→ Task statement:
Give only the number of lines in the records below that contain the word "Zealand".

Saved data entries
/---

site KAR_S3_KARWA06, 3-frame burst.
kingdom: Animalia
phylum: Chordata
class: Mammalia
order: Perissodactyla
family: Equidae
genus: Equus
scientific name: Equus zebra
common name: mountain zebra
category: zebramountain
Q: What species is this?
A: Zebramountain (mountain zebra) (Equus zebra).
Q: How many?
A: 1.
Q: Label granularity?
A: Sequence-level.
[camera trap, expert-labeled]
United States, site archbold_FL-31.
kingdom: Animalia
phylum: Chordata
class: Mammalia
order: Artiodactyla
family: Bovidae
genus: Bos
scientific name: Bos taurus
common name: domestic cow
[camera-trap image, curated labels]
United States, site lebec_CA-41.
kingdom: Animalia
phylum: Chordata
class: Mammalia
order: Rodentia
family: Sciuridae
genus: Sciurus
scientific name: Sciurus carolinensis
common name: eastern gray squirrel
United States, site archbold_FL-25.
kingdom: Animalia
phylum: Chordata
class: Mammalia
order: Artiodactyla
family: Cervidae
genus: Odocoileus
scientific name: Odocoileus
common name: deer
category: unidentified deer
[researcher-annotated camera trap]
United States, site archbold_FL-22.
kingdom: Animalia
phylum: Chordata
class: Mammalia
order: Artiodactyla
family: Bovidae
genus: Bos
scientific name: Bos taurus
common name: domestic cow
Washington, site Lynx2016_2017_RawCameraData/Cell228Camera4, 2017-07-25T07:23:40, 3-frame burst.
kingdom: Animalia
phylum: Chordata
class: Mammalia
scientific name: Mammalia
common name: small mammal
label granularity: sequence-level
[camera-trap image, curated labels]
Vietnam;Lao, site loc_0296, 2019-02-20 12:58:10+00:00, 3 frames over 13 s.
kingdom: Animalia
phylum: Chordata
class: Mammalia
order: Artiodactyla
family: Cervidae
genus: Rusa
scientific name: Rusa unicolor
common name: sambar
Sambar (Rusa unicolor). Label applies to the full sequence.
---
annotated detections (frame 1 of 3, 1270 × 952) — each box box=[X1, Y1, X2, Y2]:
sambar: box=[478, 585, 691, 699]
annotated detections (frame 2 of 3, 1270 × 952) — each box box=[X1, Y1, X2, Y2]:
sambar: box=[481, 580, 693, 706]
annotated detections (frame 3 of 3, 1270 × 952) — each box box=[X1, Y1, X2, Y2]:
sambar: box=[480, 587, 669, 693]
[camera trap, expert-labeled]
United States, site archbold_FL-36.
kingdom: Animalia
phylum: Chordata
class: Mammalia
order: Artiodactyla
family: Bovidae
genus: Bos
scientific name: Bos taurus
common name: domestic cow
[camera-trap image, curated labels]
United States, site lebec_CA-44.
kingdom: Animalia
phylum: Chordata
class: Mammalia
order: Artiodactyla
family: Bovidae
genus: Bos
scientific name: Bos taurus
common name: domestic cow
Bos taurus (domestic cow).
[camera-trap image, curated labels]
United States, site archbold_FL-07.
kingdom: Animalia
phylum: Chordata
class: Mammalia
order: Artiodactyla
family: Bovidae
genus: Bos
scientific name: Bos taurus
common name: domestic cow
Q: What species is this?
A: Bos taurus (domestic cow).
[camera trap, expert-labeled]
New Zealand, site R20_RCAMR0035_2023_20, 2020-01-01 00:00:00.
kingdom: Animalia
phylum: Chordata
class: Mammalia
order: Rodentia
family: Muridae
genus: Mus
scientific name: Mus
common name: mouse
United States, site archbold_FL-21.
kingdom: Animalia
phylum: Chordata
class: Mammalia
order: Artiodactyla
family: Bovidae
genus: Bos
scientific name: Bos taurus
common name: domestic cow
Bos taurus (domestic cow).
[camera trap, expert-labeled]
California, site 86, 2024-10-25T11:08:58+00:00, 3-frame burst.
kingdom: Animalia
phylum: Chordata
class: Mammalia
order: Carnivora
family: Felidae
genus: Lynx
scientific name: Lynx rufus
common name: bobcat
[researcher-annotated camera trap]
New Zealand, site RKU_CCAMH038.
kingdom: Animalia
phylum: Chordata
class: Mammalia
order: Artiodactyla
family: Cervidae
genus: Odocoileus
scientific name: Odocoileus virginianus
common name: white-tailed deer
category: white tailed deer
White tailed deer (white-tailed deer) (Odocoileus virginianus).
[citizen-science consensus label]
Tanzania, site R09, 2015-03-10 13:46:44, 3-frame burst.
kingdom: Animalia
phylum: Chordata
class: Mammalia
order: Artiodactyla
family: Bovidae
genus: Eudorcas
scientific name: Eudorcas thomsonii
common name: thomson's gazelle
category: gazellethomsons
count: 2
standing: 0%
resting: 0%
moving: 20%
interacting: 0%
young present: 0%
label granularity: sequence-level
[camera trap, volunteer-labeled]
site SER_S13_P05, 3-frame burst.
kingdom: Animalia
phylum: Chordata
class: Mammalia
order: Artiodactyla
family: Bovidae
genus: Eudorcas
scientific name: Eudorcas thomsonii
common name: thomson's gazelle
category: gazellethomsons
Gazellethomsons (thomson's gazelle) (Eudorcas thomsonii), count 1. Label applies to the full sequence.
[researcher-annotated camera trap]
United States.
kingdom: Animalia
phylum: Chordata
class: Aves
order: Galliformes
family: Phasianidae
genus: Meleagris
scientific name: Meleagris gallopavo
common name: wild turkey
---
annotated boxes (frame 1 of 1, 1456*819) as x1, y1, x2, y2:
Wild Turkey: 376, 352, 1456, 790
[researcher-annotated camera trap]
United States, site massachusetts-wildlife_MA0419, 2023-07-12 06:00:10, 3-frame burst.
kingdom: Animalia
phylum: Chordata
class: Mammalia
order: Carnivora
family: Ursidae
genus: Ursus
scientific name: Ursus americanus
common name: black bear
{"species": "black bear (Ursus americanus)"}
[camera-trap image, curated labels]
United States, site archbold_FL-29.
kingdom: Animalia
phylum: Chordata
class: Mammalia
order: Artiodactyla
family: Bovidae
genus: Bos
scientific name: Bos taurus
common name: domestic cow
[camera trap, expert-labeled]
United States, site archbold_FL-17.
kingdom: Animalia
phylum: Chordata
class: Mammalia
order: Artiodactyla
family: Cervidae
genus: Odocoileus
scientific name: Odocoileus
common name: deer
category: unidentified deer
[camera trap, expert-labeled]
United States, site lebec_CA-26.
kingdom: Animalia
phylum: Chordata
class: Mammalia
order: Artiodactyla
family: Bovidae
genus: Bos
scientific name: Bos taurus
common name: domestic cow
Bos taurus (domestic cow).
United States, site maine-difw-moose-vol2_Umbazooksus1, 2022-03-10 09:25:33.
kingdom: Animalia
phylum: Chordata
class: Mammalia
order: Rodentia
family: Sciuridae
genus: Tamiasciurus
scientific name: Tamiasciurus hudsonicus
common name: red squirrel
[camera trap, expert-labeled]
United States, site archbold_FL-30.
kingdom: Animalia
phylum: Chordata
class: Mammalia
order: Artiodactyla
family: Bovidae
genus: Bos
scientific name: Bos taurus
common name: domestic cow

\---

→ Solution for this problem:
2